The British Foreign Office has announced that two British nationals, one male and one woman, have been arrested in Iran.
Their arrest was first reported by Iran’s state-run media, which stated that they were in detention in the southeastern city of Kerman on undisclosed security charges.
It did not name them but did post an image of them, their faces blurred, meeting the British ambassador, Hugo Shorter, in the prosecutor’s office in Kerman on Wednesday.
The Foreign Office officially warns against all travel to Iran, stating that British and British-Iranian dual nationals face a “significant risk” of being arrested, questioned, or detained.
“Having a British passport or connections to the UK can be reason enough for the Iranian authorities to detain you,” the advice says.
The meeting between the Britons and the UK ambassador was also attended by Kerman’s prosecutor, Mehdi Bakhshi, and Rahman Jalali, the deputy governor general for security and law enforcement matters, according to state news agency IRNA.
In recent years, Iran has detained dozens of Iranians having dual nationality or foreign permanent residency, primarily on grounds of spying and national security. At least 15 have links to the United Kingdom.
According to human rights organizations, they are frequently detained as bargaining chips and released only when Iran receives something in exchange.
In 2023, Iran executed British-Iranian dual national Alireza Akbari, who had been convicted of spying for the United Kingdom. He contested the charge, claiming he was tortured and made to confess on camera to crimes he did not commit.

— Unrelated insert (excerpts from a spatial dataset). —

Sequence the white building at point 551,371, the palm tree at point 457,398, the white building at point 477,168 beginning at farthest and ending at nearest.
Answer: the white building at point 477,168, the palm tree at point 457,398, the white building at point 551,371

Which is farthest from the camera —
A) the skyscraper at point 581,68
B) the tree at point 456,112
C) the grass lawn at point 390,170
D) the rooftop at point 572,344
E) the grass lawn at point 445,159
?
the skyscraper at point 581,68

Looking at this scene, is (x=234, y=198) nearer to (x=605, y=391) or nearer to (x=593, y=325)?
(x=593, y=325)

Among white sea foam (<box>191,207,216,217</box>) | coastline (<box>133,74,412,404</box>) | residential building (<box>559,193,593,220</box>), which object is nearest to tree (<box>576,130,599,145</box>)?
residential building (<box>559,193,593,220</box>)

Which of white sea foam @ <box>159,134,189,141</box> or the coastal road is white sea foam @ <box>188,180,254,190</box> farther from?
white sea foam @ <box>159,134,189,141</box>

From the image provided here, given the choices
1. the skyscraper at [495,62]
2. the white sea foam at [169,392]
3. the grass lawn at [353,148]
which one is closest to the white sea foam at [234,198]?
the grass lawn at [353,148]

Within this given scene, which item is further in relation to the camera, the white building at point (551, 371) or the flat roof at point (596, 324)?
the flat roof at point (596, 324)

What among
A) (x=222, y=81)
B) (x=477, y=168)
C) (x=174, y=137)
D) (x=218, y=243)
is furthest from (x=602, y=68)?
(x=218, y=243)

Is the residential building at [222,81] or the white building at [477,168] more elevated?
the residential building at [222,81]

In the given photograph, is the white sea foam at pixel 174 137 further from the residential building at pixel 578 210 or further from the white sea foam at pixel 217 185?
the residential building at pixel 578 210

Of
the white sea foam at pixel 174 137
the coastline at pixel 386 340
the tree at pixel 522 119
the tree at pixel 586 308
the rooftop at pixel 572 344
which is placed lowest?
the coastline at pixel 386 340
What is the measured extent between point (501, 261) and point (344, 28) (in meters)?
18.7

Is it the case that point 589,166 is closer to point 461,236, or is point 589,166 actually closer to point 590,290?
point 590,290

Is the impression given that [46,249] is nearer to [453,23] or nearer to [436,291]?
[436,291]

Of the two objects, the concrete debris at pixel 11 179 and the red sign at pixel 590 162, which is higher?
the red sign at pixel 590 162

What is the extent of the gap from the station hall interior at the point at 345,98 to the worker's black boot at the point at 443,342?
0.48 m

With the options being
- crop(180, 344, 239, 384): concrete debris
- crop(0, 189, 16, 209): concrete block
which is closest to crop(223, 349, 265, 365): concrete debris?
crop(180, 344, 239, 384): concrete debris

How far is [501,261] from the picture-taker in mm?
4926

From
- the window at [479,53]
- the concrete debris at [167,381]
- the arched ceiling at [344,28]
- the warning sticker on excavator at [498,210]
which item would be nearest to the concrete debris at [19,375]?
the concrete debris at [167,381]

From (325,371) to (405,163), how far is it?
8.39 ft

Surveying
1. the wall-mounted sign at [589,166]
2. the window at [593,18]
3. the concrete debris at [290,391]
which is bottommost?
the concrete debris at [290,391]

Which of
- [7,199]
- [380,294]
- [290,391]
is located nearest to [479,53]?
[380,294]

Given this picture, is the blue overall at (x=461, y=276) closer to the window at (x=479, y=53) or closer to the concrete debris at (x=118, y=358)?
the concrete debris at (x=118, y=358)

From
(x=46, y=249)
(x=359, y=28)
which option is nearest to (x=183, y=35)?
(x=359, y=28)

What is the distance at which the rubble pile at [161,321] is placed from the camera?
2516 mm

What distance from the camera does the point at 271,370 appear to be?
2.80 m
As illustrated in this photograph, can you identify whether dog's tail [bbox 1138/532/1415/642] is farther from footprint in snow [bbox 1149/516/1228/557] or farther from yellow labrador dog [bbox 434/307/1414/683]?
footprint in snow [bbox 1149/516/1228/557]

Later that year, environmentalist Morad Tahbaz, a dual UK-US-Iranian citizen, was one of five persons released as part of an Iran-US prisoner swap deal that also saw $6 billion (£4.8 billion) in blocked Iranian cash moved from South Korea.
British-Iranian citizens Nazanin Zaghari-Ratcliffe and Anoosheh Ashoori were released in 2022 and permitted to leave Iran after the UK resolved a long-standing £650 million debt with Iran.